A distinctive aspect of the book’s narrative is its emphasis on center and left as the source of this economic thought. Often, the dominance of economics in policymaking is attributed to the Chicago School, or neoliberals, or Reagan/Thatcher administrations that emphasize markets everywhere. I think the book makes a compelling case that the economic turn began earlier and gained significant momentum from the willingness to use government programs to solve social problems. The book therefore focuses on microeconomic issues – competition policy, cost-benefit analysis – rather than the macro battle of the monetarists against the Keynesians.
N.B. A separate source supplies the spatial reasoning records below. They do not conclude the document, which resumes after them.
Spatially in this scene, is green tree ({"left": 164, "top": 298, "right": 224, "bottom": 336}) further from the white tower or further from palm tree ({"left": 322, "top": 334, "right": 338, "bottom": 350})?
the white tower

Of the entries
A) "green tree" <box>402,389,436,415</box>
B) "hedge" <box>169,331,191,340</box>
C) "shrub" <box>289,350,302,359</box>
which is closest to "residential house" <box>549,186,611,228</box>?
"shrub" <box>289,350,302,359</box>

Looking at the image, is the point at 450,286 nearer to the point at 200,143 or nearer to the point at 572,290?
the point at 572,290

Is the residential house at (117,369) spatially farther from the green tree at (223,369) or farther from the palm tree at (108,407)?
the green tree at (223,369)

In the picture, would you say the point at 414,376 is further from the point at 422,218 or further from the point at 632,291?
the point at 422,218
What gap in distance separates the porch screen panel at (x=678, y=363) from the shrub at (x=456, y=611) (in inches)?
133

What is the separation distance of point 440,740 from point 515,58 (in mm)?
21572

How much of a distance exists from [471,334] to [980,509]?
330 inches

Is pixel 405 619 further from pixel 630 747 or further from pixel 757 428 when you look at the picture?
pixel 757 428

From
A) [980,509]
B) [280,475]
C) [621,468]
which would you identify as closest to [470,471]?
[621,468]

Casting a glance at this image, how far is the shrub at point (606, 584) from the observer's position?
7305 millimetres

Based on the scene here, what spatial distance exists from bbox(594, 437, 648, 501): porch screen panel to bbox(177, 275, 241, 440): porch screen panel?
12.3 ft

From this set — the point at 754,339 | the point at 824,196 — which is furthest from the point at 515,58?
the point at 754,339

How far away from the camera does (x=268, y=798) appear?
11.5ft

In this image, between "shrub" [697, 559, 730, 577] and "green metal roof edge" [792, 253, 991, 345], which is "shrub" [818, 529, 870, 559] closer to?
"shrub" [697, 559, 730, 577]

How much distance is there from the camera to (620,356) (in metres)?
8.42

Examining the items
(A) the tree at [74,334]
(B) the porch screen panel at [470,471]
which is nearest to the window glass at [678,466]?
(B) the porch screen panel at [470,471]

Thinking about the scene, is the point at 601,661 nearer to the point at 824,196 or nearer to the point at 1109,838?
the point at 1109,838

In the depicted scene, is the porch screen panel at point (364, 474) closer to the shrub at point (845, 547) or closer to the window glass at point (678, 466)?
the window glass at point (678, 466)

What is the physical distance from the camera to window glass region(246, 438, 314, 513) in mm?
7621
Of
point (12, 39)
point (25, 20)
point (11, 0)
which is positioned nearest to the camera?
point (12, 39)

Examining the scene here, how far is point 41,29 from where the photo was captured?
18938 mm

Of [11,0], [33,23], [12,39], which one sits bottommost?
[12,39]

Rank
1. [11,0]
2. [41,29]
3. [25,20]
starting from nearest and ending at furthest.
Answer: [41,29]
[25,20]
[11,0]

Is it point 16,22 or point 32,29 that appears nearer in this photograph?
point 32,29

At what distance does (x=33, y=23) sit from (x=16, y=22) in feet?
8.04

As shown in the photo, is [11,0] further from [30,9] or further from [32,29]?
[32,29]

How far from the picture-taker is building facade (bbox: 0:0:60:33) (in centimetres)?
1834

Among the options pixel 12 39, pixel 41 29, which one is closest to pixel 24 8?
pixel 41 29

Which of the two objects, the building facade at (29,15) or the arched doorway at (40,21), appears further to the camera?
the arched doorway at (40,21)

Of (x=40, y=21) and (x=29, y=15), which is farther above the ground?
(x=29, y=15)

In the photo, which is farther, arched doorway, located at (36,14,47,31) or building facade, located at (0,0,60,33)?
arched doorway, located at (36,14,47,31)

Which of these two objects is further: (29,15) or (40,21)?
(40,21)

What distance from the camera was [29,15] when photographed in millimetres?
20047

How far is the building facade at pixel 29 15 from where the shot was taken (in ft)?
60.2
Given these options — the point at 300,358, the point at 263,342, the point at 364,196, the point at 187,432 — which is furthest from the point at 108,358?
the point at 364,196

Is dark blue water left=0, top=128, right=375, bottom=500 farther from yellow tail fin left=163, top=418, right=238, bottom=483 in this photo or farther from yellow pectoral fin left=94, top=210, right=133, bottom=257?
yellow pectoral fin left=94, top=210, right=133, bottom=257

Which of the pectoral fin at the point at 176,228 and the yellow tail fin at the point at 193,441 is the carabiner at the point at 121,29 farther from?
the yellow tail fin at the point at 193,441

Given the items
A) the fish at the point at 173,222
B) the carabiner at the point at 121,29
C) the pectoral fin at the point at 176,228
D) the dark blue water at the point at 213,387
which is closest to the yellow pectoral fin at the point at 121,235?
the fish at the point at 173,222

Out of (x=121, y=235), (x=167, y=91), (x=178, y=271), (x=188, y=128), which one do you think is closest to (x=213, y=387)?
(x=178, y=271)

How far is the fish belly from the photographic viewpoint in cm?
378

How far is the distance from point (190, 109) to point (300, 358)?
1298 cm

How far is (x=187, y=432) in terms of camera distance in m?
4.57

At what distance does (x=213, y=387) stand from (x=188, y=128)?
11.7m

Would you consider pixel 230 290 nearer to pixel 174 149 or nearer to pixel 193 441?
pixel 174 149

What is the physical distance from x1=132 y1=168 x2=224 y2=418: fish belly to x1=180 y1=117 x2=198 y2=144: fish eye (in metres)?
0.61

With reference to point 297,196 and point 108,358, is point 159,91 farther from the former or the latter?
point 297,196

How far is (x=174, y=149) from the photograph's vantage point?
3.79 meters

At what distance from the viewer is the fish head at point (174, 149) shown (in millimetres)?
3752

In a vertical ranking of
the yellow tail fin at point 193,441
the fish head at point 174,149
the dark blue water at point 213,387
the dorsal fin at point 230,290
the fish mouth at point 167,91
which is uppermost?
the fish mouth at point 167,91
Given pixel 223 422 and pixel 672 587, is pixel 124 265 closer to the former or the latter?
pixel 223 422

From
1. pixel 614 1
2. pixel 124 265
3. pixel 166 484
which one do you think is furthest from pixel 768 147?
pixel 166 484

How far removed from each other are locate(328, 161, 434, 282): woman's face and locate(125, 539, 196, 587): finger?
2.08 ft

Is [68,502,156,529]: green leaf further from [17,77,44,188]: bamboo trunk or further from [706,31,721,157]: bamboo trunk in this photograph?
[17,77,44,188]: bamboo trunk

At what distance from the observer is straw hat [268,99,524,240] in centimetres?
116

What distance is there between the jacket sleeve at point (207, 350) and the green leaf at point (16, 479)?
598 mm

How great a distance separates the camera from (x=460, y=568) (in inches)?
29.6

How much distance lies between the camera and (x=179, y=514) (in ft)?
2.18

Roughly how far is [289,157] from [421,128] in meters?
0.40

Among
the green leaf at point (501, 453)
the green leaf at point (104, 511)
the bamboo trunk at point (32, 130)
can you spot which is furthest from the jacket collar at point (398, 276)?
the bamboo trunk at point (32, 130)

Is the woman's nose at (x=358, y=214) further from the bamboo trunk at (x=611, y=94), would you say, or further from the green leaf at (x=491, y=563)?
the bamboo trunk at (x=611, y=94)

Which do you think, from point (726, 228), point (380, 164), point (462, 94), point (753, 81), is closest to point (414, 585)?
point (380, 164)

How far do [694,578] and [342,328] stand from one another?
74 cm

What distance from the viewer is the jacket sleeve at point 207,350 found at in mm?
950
The transition that interests him is the shift to institutionalist economics before 1960, or even before the war: “Institutionalism emphasized the collection of quantitative data, but with an inductive and historical approach to the mind. He avoided formalism and tended to be progressive. After the war, however, Washington’s institutionalists lost their influence over time to two groups highlighted in the book: economists in RAND’s economics division and the new schools or programs of public policy that trained a growing number of civil servants in formal “RAND-lite” education. modeling approaches; and anti-trust and I/O economists who – even before the full flowering of the Chicago School – brought neoclassical economic analysis emphasizing the role of markets in allocative efficiency in place of structuralist approaches previous. The first group grew in step with the Great Society years, along with other political institutes evaluating social programs. The Reagan years cemented the role of economic thought by adding more cost-benefit analyzes of government interventions, favored by corporations to limit “interference” in their actions.
As the concluding chapter points out, there emerged a divergence along partisan lines in terms of the adoption of economic thought: Democrats consistently embraced it and “allowed the economic style to define the boundaries of legitimate political debate” . But Republicans “continued to use the economic style strategically and flexibly, adopting it where it helped advance their goals and rejecting it where it conflicted with more core values.” I wonder if there is less here for the centre-left now?
The book is entirely US-focused; it would have been interesting to read some reflections on the international diffusion of the economy style. The other thing that eluded me was the interplay between economic thinking in government and how the economy itself changed in the post-war period. How did the role of economists in policy-making contribute either to the era of rational expectations of the late 1970s/early 1980s, or to the later applied turn? That said, it’s a nice study of how ideas work in politics, and the key point about the consistent adoption of economic-style thinking by the left in contrast to the intellectual flexibility (cynicism?) of the right. is very interesting.